I use the RSS feeds to watch for papers mentioning terms I'm curious about, do a casual skim for anything interesting and maybe end up finding a paper per month or two that are useful to read more carefully. Lots of chaff for sure, but if you have some core interests it's quite useful.
A bit too big and varied to browse, but you can get emails of all recent papers in your field(s) of interest with something like Scholars: https://app.scholars.io/newsletter I subscribe to "Functional Analysis" and get a weekly email listing 30-40 papers.
Yeah, it is not too uncommon that people visit the new listings (or subscribe to the email version) to (try to) keep track of what is going on in your field.
Supposing of course your field roughly matches one of the categories.
It’s a useful tool. But its “value” is about the same as a github repo with your pdf.
It doesn’t need much funding or staff and not quite sure why they’re going through all this rigmarole and independence. I almost think they’d be better off like Apache where there ade very few employees.
I really like the idea. In short: arXiv, HAL and similar sites host the papers without any peer review (short of perhaps stopping crank spam) or access control. They're freely available to anyone. Authors then submit arXiv IDs (or similar) to the reviewers of "overlay journals", which then review and accept or not. The overlay journal accepts a paper by just adding it to its list of accepted arXiv identifiers, and that's that.

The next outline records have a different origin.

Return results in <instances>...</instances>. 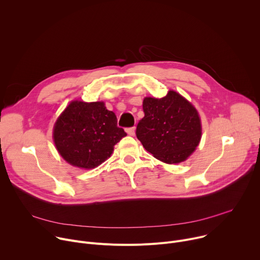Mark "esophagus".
<instances>
[{
	"label": "esophagus",
	"mask_w": 260,
	"mask_h": 260,
	"mask_svg": "<svg viewBox=\"0 0 260 260\" xmlns=\"http://www.w3.org/2000/svg\"><path fill=\"white\" fill-rule=\"evenodd\" d=\"M126 133H127L129 136L134 137L135 134H136V129H135V127H128V128H126Z\"/></svg>",
	"instance_id": "esophagus-1"
}]
</instances>
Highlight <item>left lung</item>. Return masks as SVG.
<instances>
[{
	"label": "left lung",
	"instance_id": "8db88e82",
	"mask_svg": "<svg viewBox=\"0 0 260 260\" xmlns=\"http://www.w3.org/2000/svg\"><path fill=\"white\" fill-rule=\"evenodd\" d=\"M145 116L136 135L145 149L166 164L186 160L202 138V124L197 109L174 90L161 99L145 98Z\"/></svg>",
	"mask_w": 260,
	"mask_h": 260
}]
</instances>
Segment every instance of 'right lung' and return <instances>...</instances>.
Here are the masks:
<instances>
[{"label": "right lung", "instance_id": "add662e5", "mask_svg": "<svg viewBox=\"0 0 260 260\" xmlns=\"http://www.w3.org/2000/svg\"><path fill=\"white\" fill-rule=\"evenodd\" d=\"M126 133L103 102L73 101L57 118L53 140L61 157L74 167L93 169L112 154Z\"/></svg>", "mask_w": 260, "mask_h": 260}]
</instances>
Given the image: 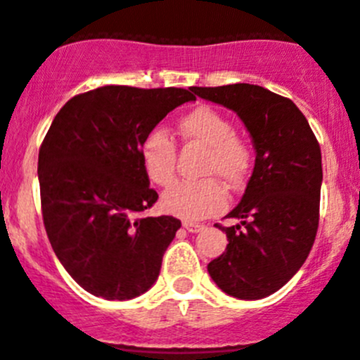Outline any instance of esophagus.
<instances>
[{"label":"esophagus","mask_w":360,"mask_h":360,"mask_svg":"<svg viewBox=\"0 0 360 360\" xmlns=\"http://www.w3.org/2000/svg\"><path fill=\"white\" fill-rule=\"evenodd\" d=\"M183 226L188 230V232H200V230L205 229V226L200 225V223H190V221H184Z\"/></svg>","instance_id":"esophagus-1"}]
</instances>
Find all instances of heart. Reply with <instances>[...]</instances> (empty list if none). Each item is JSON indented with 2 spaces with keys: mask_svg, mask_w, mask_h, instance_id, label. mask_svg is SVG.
Masks as SVG:
<instances>
[{
  "mask_svg": "<svg viewBox=\"0 0 360 360\" xmlns=\"http://www.w3.org/2000/svg\"><path fill=\"white\" fill-rule=\"evenodd\" d=\"M177 130L186 144L204 146L202 174H212L226 184L244 183L253 165V149L239 137L233 123L219 110L198 105L179 117ZM139 158L146 176L158 186H169L176 176L177 146L163 128H153L142 137ZM179 181L163 193L162 207L183 219H202L223 211L226 193L216 177Z\"/></svg>",
  "mask_w": 360,
  "mask_h": 360,
  "instance_id": "obj_1",
  "label": "heart"
}]
</instances>
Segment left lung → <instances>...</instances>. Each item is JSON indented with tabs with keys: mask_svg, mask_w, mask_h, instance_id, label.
Here are the masks:
<instances>
[{
	"mask_svg": "<svg viewBox=\"0 0 360 360\" xmlns=\"http://www.w3.org/2000/svg\"><path fill=\"white\" fill-rule=\"evenodd\" d=\"M239 114L253 137L257 160L239 205L226 218V250L207 271L225 294L267 297L280 290L308 258L320 219L322 153L304 114L290 98L253 84L193 87Z\"/></svg>",
	"mask_w": 360,
	"mask_h": 360,
	"instance_id": "1",
	"label": "left lung"
}]
</instances>
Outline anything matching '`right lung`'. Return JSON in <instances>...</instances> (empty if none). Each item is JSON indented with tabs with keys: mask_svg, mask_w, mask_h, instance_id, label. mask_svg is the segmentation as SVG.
<instances>
[{
	"mask_svg": "<svg viewBox=\"0 0 360 360\" xmlns=\"http://www.w3.org/2000/svg\"><path fill=\"white\" fill-rule=\"evenodd\" d=\"M195 100L183 87L103 86L56 114L38 153L41 216L56 257L89 294L127 301L155 283L181 221L146 216L158 200L142 137Z\"/></svg>",
	"mask_w": 360,
	"mask_h": 360,
	"instance_id": "right-lung-1",
	"label": "right lung"
}]
</instances>
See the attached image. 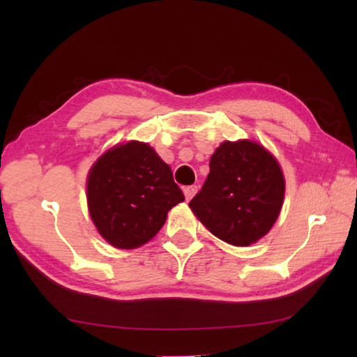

This ensures accessibility for all, keeps peer review, yet takes a lot of the practical hurdles away from actually running a journal. A journal can now just be a group of people who give thumbs up or down to arXiv identifiers, and if that group's conclusion start having weight in the community then it's become an important journal. Maybe they give away their listings for free, maybe they charge to read the reviews – it's really up to them what the business model (if any) will be.
Of course some blog posts are worth citing. Then cite them as blog posts.
My point is that a LaTeX PDF can launder epistemic status. An unreviewed argument starts to look like established research merely because it adopts the visual grammar of a paper.
At least in economics it can easily be 1-5 years until you go from draft to journal. In the meantime, you want a way for others to easily cite your paper, to make different revisions available, for you to post it in a way that's stable (people's websites change all the time, etc.)
Also, because most folks don't want to deal with paywalls, it's standard practice to put the last version of your draft before conditional acceptance on an online repository. It used to be SSRN for econ/finance, but they sold out to Elsevier, so now arxiv is increasingly being used.
My point is it's still useful to have a somewhat authoritative place to cite (high quality) blog post level content. arXiv has formatting requirements and doesn't go down like random personal sites.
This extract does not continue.